Many items can be found online, such as any number of manuals and driver downloads. Hewlett Packard is especially good in this regard; their Web site will direct you quite nicely.

But replacing a copy of Microsoft Windows XP or Microsoft Office can be expensive and time consuming. That’s one reason why backups are important. Finding, and keeping safe, your original disks is even more important, in case a data or program file becomes corrupted and has to be restored. Today, just about every new Windows-based PC has a mechanism for creating “rescue” or “system restore” disks using some blank CD- or DVD-ROMs. Be sure to use it.

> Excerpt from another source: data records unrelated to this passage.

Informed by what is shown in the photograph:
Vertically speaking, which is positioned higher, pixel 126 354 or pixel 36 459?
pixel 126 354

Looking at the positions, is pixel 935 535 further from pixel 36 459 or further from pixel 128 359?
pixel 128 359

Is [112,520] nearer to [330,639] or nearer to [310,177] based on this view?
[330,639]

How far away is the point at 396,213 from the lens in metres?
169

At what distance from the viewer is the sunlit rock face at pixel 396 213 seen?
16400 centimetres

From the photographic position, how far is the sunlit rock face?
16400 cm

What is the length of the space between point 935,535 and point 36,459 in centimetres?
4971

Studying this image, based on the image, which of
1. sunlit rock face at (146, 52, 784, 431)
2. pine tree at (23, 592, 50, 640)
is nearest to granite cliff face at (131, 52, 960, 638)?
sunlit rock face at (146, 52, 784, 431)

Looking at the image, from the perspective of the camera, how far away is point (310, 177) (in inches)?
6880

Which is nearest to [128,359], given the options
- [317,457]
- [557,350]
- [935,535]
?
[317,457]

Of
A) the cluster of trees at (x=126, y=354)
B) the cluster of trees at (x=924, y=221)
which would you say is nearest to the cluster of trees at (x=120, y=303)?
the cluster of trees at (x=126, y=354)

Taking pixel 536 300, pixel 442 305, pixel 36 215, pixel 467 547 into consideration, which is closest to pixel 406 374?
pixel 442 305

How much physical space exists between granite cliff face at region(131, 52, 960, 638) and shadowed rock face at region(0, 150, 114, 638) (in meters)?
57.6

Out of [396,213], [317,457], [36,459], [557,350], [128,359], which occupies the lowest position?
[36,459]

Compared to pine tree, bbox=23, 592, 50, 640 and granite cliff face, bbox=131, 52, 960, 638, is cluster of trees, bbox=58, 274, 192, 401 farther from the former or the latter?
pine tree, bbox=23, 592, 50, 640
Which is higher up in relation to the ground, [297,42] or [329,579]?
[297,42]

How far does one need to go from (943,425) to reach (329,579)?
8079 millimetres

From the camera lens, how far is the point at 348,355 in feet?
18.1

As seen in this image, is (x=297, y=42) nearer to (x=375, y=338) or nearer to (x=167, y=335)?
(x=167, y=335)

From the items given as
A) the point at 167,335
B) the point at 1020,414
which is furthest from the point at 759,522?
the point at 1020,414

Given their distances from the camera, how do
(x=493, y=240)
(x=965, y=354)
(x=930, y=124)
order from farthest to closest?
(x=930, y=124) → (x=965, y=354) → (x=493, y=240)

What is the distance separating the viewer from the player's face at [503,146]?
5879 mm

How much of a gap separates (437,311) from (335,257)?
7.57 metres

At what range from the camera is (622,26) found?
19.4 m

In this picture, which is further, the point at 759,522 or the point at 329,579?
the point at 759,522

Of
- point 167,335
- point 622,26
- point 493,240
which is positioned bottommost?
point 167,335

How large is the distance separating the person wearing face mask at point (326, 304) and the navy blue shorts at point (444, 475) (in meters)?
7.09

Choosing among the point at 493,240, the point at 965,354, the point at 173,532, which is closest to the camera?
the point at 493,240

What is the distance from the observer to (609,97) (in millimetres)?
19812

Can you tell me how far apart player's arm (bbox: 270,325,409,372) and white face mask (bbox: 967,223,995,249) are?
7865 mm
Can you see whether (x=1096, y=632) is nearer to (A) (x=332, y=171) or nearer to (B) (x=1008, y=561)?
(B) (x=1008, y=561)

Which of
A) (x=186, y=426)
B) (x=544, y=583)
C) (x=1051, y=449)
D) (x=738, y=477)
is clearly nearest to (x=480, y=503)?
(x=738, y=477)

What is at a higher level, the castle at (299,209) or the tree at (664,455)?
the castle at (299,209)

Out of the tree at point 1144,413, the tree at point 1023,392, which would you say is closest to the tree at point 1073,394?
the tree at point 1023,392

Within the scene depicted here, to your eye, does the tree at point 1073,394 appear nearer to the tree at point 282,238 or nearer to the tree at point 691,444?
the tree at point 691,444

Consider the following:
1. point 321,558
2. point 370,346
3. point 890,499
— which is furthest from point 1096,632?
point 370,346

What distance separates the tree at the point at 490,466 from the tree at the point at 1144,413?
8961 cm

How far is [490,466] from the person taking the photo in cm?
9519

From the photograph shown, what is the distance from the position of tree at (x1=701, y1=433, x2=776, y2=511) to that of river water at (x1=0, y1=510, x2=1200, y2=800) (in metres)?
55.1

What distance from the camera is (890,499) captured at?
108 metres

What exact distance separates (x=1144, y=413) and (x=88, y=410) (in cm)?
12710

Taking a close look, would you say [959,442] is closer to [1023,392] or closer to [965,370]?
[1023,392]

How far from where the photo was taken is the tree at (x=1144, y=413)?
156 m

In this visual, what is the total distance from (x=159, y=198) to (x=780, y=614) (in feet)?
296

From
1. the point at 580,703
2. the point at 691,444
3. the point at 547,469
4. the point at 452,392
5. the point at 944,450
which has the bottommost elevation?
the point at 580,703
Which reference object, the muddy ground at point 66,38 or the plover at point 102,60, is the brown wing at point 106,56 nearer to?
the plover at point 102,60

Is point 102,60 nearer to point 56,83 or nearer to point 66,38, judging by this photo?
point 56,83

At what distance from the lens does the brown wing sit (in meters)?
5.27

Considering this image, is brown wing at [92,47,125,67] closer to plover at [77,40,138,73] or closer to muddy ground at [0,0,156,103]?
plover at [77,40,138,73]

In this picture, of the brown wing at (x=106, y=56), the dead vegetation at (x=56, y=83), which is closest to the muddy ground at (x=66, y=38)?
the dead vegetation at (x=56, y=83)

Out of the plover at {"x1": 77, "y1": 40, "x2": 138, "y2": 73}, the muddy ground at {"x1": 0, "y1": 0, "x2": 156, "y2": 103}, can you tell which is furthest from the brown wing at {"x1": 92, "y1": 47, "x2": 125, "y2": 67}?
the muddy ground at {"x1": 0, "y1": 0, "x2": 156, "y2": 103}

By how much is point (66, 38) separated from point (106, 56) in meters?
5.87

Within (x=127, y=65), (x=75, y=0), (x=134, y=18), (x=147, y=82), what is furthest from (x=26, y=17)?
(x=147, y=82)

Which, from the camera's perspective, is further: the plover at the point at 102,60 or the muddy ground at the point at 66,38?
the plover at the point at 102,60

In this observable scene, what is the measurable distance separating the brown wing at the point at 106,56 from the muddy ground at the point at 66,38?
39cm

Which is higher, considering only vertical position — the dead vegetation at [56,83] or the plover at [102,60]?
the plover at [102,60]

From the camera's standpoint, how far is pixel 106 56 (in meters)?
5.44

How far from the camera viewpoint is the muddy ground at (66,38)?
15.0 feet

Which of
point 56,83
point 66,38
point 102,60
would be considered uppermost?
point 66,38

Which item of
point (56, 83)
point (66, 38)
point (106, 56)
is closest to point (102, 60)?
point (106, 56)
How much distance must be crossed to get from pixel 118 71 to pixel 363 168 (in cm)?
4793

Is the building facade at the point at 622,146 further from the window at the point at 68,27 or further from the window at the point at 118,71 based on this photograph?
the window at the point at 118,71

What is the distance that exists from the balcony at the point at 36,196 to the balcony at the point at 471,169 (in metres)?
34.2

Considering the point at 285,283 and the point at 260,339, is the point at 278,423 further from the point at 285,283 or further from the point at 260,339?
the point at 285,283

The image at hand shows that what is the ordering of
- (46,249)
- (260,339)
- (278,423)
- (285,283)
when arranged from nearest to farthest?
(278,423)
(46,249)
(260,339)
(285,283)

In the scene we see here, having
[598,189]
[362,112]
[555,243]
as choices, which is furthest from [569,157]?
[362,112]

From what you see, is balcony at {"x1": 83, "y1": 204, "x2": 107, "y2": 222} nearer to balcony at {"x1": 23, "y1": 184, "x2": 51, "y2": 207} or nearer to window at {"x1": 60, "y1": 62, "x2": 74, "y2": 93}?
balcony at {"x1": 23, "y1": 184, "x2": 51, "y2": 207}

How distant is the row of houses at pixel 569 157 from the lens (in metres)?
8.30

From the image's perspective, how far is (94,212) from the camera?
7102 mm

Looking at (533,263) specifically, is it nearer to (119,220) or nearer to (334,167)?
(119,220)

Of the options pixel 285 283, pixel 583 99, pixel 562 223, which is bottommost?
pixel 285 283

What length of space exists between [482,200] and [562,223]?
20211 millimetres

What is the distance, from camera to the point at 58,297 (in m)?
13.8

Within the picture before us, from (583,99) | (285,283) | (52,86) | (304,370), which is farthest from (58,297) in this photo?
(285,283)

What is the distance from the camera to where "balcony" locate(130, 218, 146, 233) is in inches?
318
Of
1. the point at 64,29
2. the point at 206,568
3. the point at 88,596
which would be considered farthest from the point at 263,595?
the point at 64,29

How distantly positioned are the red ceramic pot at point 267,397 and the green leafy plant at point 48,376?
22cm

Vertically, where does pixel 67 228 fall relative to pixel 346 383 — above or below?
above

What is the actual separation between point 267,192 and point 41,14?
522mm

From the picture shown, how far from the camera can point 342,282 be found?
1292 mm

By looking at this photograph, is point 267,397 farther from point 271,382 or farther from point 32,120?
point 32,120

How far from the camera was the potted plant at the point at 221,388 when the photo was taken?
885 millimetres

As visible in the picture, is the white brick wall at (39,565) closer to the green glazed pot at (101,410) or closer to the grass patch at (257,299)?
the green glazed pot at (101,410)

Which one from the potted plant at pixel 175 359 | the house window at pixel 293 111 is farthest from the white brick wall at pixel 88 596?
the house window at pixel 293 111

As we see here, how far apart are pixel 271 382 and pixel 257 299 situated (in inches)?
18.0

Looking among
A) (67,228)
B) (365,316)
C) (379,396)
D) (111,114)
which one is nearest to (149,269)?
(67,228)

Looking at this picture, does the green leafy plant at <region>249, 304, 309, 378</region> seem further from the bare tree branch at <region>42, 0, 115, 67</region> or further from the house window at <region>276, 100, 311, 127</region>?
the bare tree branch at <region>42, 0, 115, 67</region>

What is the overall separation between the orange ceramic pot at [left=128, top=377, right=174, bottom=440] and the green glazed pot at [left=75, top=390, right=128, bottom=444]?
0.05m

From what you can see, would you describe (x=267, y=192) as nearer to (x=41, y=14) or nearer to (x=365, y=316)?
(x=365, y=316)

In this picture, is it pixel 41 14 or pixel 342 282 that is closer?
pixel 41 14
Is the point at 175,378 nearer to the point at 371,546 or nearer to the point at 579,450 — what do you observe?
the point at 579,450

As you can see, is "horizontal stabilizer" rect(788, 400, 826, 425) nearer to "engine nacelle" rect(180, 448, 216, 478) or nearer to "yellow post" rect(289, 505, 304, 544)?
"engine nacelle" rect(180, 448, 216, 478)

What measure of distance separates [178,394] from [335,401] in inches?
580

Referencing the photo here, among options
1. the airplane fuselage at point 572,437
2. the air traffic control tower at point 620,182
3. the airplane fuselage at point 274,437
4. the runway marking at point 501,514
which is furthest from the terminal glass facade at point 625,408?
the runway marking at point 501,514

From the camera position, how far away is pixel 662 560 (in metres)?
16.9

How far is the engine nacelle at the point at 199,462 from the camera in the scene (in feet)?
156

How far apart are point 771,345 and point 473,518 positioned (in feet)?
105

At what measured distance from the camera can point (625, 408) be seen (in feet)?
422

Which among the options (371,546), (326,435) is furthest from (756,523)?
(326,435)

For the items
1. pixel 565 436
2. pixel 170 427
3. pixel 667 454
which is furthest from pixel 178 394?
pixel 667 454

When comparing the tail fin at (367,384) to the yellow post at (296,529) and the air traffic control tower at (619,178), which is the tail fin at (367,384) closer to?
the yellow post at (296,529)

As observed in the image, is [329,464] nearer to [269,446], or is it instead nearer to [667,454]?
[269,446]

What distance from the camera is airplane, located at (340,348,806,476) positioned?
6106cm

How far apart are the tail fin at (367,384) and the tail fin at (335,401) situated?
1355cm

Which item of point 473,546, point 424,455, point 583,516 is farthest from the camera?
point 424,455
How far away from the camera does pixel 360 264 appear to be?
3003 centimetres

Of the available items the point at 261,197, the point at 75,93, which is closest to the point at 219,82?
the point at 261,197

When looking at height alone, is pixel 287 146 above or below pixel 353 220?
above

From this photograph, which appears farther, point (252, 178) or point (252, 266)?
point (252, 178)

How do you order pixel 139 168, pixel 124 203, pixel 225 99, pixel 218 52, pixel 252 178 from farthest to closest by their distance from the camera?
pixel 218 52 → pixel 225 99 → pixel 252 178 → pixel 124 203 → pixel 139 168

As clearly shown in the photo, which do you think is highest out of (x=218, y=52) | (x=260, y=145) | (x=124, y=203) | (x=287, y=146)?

(3) “Secure your wireless network.” As I drive around the D.C. suburbs, I’m surprised at how many homes (and not a few businesses) have unsecured wireless routers that I could “drop in” on and use to access the Internet as well as other computers in the house. Besides stealing someone’s paid-for broadband connection, I could, conceivably, expose the homeowner to some risk if I used that connection for a nefarious purpose.

Don’t laugh: it’s happened more than once, according to press accounts. The 2008 “TJX” Internet security breach, in which an estimated 40 million credit and debit card numbers were stolen, was enabled in part by “wardriving” hackers who prowled suburbia for wireless onramps to the information superhighway.

The safeguard is simple: turn on “WEP” security on your wireless router, and make sure every wireless user in your house knows and uses the password. Yes, it will take some effort and may require consulting your router’s manual, or even a house call by your Internet provider, but the peace of mind is priceless.

(4) “Get your (digital) groove on.” I’ve written quite a bit this past year about moving music around the house and so forth. Now’s the time to make things happen. Put your CDs on iTunes, get some wireless players such as Sonos’ S5 or Logitech’s Squeezebox Boom, network the gear and rock out (or chill out) when, where, and how you choose. If you have Ethernet throughout the house, even better.

Another alternative: Get a clock radio/iPod/iPhone dock such as those made by Sony or TEAC. It’ll cost you about $100 or so at Costco, Target, BestBuy or similar stores. Then, you’ve got your music where you want it, while recharging your device.

Those are some ideas for a better tech year ahead. More will follow.